**Data in this exercise:**
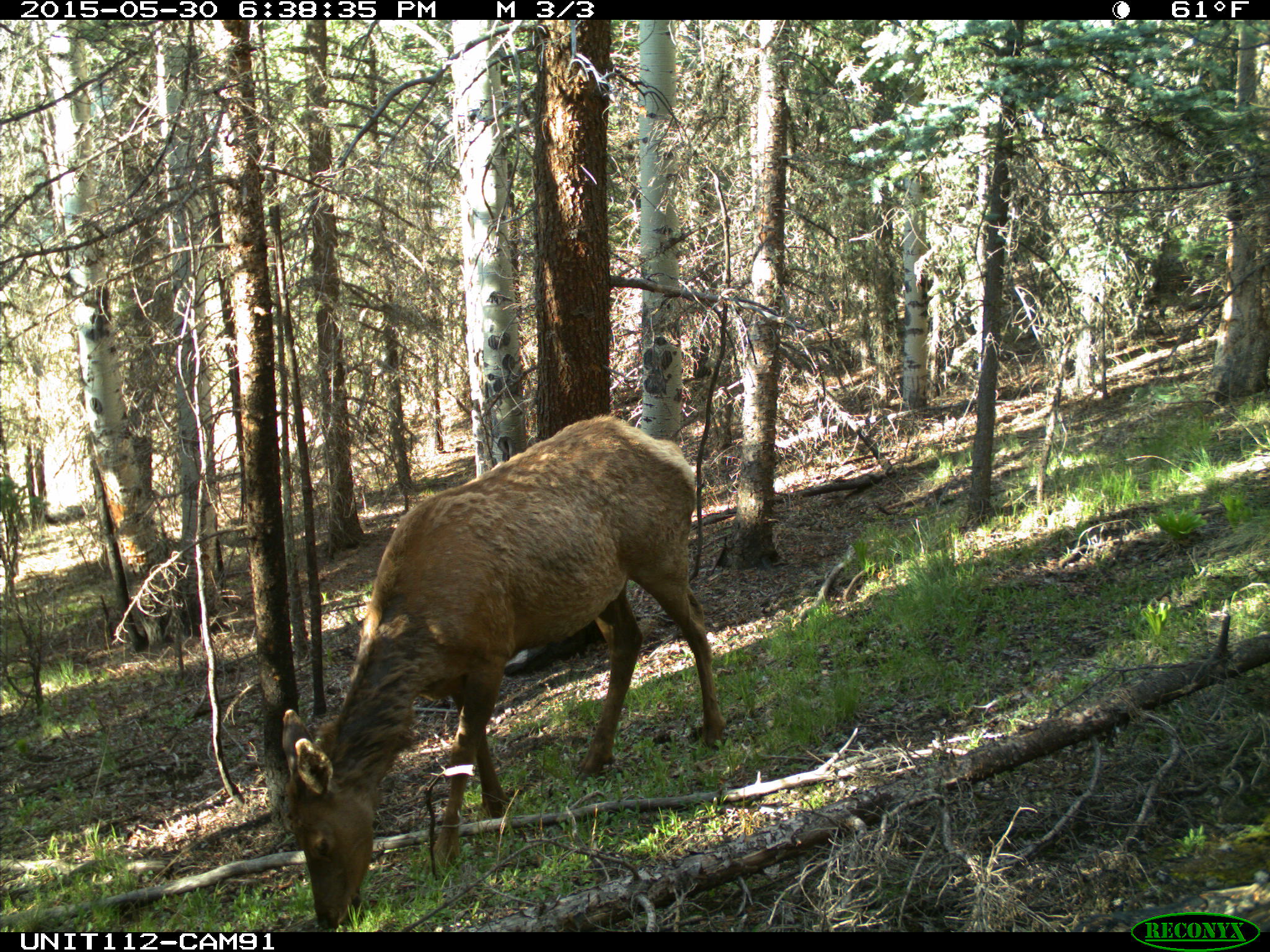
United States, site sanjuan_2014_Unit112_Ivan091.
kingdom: Animalia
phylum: Chordata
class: Mammalia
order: Artiodactyla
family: Cervidae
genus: Cervus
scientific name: Cervus elaphus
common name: red deer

**What the exercise asks:** Copy out the entries verbatim, but skip every picture.

**Solution to this exercise:**
United States, site sanjuan_2014_Unit112_Ivan091.
kingdom: Animalia
phylum: Chordata
class: Mammalia
order: Artiodactyla
family: Cervidae
genus: Cervus
scientific name: Cervus elaphus
common name: red deer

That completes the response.